Crawled caption data:
━━━━

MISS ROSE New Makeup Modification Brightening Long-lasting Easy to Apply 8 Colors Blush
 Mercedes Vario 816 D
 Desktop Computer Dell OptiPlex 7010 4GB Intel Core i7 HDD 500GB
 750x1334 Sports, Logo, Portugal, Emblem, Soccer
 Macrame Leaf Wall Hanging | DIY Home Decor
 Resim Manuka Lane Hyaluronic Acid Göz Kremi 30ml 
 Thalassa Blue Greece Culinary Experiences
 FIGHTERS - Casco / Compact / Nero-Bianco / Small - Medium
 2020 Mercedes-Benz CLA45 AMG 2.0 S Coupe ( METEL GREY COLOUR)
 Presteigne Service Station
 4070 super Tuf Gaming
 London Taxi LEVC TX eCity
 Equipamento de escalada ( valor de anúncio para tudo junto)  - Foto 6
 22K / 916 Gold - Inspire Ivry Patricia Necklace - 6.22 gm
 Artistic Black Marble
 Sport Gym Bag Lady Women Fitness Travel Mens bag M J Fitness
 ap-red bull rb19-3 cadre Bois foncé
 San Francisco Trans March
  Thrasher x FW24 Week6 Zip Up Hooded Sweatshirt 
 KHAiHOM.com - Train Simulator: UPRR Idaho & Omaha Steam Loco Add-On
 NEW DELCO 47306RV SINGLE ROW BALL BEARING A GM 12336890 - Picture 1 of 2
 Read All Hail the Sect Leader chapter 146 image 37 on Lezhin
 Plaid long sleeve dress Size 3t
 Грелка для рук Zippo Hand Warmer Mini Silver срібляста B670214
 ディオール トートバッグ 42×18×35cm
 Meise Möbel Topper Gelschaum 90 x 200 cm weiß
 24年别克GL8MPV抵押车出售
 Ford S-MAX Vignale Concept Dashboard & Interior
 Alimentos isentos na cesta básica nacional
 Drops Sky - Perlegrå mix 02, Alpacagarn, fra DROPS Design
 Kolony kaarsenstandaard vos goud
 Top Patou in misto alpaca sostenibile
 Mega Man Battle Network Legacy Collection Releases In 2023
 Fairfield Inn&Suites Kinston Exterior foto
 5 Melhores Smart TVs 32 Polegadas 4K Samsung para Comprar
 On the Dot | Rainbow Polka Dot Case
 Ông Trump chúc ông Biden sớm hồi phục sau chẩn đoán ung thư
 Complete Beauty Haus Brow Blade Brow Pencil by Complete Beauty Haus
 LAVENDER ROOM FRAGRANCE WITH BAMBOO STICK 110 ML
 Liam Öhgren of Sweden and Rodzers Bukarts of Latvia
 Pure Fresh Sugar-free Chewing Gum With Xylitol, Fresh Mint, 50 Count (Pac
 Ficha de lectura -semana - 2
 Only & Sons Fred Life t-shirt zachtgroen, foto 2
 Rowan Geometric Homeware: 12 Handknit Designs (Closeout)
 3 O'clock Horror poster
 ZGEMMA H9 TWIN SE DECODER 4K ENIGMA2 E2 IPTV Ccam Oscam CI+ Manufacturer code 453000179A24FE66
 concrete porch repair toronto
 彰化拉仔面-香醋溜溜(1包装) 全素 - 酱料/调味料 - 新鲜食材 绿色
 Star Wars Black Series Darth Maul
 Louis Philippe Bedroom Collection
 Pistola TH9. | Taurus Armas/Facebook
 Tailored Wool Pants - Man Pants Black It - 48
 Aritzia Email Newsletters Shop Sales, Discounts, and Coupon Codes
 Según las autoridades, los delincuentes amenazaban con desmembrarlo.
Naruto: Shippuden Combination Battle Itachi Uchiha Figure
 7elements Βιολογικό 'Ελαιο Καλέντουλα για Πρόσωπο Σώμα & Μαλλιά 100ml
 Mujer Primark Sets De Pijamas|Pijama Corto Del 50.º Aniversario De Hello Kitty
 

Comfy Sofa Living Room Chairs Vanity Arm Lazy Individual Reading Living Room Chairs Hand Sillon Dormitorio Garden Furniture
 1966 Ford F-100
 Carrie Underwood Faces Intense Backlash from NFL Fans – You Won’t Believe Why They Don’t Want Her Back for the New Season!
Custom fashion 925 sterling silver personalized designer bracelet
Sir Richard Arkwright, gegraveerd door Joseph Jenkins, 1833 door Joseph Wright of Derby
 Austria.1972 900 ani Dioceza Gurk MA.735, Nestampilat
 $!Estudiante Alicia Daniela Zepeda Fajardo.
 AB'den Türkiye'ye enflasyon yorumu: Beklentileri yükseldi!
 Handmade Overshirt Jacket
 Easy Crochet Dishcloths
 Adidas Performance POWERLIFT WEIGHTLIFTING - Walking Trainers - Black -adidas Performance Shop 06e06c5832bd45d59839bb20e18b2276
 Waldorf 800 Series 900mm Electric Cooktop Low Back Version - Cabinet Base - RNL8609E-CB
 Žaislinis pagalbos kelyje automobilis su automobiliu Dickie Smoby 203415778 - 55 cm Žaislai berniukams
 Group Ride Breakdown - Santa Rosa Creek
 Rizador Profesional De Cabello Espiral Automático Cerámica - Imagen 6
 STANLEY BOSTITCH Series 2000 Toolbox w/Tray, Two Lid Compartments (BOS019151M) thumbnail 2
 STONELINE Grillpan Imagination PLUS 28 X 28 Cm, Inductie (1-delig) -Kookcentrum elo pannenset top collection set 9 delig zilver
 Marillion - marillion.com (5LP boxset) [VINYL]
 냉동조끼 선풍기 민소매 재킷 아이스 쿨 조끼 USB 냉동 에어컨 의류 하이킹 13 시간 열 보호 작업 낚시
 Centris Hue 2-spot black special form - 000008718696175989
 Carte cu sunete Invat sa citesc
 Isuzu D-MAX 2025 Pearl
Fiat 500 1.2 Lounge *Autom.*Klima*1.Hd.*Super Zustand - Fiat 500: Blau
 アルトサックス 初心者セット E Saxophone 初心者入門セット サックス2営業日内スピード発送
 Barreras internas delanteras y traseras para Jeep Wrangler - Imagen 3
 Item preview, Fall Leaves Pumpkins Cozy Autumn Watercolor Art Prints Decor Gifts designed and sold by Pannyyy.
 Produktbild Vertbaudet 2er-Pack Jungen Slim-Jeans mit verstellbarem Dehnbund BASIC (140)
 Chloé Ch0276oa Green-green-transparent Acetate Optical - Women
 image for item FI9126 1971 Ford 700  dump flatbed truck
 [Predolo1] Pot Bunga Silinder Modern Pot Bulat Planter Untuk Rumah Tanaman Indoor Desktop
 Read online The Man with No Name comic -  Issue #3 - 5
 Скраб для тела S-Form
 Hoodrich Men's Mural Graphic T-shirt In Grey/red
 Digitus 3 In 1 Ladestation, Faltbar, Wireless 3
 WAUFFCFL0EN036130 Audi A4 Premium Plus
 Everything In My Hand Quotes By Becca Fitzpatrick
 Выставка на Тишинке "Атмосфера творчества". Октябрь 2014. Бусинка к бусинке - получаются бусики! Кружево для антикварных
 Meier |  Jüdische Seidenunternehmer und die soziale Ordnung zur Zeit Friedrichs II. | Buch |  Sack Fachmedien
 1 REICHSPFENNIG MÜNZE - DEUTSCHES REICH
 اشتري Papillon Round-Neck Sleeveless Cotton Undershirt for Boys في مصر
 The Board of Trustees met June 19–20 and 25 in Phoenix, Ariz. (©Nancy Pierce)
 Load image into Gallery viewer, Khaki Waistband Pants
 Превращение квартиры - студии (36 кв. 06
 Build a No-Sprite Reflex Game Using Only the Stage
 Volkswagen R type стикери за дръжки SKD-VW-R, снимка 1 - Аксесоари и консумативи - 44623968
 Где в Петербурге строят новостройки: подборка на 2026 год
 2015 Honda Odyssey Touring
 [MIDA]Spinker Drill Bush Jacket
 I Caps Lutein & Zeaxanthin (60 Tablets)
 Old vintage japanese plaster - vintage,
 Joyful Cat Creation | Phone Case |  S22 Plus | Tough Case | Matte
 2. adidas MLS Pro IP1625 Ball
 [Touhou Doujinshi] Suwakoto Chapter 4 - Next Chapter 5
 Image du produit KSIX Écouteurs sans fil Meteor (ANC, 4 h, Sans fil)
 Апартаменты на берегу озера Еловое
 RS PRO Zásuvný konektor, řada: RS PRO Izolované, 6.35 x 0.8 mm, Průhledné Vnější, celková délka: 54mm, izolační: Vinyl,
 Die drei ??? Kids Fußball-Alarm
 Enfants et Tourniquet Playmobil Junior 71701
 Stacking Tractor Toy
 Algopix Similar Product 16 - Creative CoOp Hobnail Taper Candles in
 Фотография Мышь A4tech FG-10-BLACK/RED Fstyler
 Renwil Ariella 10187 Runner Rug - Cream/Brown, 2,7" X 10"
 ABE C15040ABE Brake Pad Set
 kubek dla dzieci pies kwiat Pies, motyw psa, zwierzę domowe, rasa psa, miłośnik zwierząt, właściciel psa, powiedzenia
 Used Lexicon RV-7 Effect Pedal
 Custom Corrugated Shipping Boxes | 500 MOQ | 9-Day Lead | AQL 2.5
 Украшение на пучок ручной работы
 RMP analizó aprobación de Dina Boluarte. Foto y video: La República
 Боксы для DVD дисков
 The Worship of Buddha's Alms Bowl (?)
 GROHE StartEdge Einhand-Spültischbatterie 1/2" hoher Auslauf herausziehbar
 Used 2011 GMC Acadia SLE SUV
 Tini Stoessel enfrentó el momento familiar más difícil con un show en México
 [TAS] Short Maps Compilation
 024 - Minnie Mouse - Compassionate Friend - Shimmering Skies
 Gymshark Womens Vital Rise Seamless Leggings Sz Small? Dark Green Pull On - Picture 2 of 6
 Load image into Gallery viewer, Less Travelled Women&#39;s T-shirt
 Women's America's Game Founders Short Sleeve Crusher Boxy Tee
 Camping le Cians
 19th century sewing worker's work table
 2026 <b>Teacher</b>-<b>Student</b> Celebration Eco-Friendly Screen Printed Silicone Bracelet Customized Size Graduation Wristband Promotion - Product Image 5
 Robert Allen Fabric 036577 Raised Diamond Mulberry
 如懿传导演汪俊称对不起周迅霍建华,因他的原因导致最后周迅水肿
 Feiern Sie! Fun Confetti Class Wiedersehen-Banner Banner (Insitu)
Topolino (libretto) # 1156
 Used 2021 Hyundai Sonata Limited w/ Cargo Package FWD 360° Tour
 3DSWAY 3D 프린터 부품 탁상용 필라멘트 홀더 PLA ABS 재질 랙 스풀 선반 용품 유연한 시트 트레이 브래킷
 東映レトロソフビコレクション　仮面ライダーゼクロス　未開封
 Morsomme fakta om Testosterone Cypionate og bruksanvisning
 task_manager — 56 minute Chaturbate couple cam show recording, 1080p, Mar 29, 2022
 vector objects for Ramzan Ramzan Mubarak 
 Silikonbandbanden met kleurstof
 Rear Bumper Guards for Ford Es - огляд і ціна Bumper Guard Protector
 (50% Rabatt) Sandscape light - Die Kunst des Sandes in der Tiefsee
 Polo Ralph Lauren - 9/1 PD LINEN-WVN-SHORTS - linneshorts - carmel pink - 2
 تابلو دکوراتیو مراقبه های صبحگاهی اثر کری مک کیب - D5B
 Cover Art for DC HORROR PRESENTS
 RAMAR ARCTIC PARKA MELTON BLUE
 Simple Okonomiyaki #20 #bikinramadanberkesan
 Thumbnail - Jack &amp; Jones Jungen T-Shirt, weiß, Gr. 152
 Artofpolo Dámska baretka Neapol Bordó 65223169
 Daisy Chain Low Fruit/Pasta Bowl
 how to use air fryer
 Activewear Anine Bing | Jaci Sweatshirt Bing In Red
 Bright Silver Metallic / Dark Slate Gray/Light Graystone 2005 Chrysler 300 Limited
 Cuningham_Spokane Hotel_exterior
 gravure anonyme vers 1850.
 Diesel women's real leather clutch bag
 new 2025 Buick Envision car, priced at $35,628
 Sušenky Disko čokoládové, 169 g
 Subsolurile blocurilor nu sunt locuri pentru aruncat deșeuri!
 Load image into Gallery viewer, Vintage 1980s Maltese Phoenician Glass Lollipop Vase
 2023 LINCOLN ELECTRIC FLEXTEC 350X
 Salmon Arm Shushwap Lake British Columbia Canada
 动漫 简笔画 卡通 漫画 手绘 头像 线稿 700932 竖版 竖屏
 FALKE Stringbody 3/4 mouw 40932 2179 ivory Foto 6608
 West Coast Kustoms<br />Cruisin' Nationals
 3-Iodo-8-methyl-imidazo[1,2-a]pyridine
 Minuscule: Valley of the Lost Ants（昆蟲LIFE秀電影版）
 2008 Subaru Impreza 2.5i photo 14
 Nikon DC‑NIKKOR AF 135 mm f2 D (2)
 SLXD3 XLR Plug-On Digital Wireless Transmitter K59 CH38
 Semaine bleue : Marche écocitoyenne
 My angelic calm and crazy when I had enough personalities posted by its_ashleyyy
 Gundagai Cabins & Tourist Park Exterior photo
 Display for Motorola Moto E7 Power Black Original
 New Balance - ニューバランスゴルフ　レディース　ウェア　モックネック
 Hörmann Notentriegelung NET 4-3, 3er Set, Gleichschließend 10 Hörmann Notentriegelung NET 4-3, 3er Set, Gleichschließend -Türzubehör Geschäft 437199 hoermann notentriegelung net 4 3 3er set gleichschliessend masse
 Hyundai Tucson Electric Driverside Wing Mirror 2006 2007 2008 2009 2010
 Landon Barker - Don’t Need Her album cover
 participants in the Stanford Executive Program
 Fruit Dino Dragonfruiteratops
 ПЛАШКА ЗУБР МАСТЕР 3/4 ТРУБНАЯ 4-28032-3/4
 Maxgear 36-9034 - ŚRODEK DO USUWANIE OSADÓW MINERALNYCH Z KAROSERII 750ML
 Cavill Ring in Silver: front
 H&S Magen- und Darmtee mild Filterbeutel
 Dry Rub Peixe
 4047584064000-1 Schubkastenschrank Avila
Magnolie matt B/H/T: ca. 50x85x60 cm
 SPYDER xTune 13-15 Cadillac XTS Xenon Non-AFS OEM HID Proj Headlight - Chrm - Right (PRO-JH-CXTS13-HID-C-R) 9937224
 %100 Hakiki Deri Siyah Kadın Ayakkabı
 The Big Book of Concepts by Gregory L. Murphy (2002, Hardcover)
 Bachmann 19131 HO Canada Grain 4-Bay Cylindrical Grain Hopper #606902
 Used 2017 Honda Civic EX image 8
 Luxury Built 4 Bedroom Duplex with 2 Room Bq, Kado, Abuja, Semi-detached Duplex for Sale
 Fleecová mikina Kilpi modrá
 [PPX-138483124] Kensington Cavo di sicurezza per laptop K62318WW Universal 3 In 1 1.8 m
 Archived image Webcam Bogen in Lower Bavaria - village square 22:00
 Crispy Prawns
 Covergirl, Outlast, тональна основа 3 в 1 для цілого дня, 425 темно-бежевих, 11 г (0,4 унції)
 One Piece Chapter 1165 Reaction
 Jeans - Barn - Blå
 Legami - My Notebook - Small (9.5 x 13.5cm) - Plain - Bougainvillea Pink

━━━━

▸ ACTION ITEM: When the line with "Camping le Cians" is reached in the data above, start copying there, and copy each line exactly until the line with "Activewear Anine Bing" has been copied; copy nothing else.

▸ TASK SOLUTION:
 Camping le Cians
 19th century sewing worker's work table
 2026 <b>Teacher</b>-<b>Student</b> Celebration Eco-Friendly Screen Printed Silicone Bracelet Customized Size Graduation Wristband Promotion - Product Image 5
 Robert Allen Fabric 036577 Raised Diamond Mulberry
 如懿传导演汪俊称对不起周迅霍建华,因他的原因导致最后周迅水肿
 Feiern Sie! Fun Confetti Class Wiedersehen-Banner Banner (Insitu)
Topolino (libretto) # 1156
 Used 2021 Hyundai Sonata Limited w/ Cargo Package FWD 360° Tour
 3DSWAY 3D 프린터 부품 탁상용 필라멘트 홀더 PLA ABS 재질 랙 스풀 선반 용품 유연한 시트 트레이 브래킷
 東映レトロソフビコレクション　仮面ライダーゼクロス　未開封
 Morsomme fakta om Testosterone Cypionate og bruksanvisning
 task_manager — 56 minute Chaturbate couple cam show recording, 1080p, Mar 29, 2022
 vector objects for Ramzan Ramzan Mubarak 
 Silikonbandbanden met kleurstof
 Rear Bumper Guards for Ford Es - огляд і ціна Bumper Guard Protector
 (50% Rabatt) Sandscape light - Die Kunst des Sandes in der Tiefsee
 Polo Ralph Lauren - 9/1 PD LINEN-WVN-SHORTS - linneshorts - carmel pink - 2
 تابلو دکوراتیو مراقبه های صبحگاهی اثر کری مک کیب - D5B
 Cover Art for DC HORROR PRESENTS
 RAMAR ARCTIC PARKA MELTON BLUE
 Simple Okonomiyaki #20 #bikinramadanberkesan
 Thumbnail - Jack &amp; Jones Jungen T-Shirt, weiß, Gr. 152
 Artofpolo Dámska baretka Neapol Bordó 65223169
 Daisy Chain Low Fruit/Pasta Bowl
 how to use air fryer
 Activewear Anine Bing | Jaci Sweatshirt Bing In Red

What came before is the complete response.